I'm not completely sure I agree that this is the solution—if we're re-inventing grades anyway, then I'd like to do something more radical than using the same old A–F and just interpreting them differently (although, even if given free rein to do whatever I liked, I don't know what I would do!)—but I definitely agree that grades, and the standard approach to them, are the most pernicious part of "education" (in the sense of the current schooling system). If there were any way to get away with it, then I would be happy to—indeed, I would prefer to—have all evaluative exercises be diagnostic and informative, only for the students' benefit, and to assign no grade at all, or an A for everyone; but this seems incompatible with a modern university structure (and anyway is essentially forbidden by university administration).

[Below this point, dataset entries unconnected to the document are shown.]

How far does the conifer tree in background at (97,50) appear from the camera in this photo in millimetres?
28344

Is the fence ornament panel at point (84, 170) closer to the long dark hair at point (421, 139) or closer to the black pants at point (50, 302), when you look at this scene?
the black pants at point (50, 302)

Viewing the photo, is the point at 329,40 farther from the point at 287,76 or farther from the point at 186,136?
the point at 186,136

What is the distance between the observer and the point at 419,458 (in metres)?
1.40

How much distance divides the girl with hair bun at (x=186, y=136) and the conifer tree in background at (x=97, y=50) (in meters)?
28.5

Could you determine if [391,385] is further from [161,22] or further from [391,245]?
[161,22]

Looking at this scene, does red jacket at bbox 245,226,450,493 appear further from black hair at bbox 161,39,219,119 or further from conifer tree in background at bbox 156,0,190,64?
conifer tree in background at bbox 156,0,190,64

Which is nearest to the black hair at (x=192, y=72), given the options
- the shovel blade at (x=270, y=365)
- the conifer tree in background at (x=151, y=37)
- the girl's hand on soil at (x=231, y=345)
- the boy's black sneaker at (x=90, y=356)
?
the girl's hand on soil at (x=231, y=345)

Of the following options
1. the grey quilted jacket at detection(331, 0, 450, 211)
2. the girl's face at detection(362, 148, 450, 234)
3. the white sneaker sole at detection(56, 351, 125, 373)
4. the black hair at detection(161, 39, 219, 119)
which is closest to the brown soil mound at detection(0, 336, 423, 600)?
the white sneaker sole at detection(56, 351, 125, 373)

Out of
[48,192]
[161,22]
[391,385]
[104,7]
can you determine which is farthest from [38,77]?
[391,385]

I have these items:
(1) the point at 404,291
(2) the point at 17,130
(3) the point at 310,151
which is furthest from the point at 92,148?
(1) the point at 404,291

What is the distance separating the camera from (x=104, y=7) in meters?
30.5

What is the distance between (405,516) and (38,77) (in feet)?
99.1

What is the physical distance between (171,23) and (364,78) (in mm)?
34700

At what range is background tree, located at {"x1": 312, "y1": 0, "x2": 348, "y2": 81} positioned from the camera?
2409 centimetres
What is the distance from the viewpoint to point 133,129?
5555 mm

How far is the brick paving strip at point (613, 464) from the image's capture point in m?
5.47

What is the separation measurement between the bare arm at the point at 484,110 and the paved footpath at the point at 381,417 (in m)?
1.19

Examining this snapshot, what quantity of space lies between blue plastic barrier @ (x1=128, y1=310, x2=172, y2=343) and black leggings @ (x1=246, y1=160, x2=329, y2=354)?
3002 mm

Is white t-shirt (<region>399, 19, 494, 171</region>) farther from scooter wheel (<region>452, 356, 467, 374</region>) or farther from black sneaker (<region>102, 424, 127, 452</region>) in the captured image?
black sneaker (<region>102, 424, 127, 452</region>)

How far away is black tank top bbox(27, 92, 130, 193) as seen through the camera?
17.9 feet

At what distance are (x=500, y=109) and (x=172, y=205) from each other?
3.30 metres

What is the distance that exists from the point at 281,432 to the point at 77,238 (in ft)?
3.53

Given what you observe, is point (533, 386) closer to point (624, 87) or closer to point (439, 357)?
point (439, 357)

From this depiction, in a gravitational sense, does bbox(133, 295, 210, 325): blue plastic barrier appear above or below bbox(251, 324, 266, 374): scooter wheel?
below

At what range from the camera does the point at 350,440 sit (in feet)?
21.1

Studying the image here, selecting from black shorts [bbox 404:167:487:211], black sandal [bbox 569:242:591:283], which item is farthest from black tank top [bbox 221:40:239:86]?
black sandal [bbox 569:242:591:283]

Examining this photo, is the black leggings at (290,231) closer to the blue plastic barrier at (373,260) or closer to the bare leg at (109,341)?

> You're delighted at the students that have passed your IQ test. There is generally very little care given to the 70%+ of students that aren't making the cut.

That's because happy students are all alike, but every unhappy student is unhappy in their own way. It's just not feasible to care in depth about why any one of the 70%+ is not learning effectively. They're probably missing some prior topic that's effectively a prereq for the class, but that's something that should be addressed by the student themselves.


> What you should be "delighted" by is when you find a new way to explain something that resonates with most of the class

You are right, and I am! I don't think that's incompatible with also being delighted when someone shows interest or aptitude. In fact, the synergy is the best part, when someone shows interest or aptitude because they are willing to put in the work to follow the pathway that I have tried to open up for them.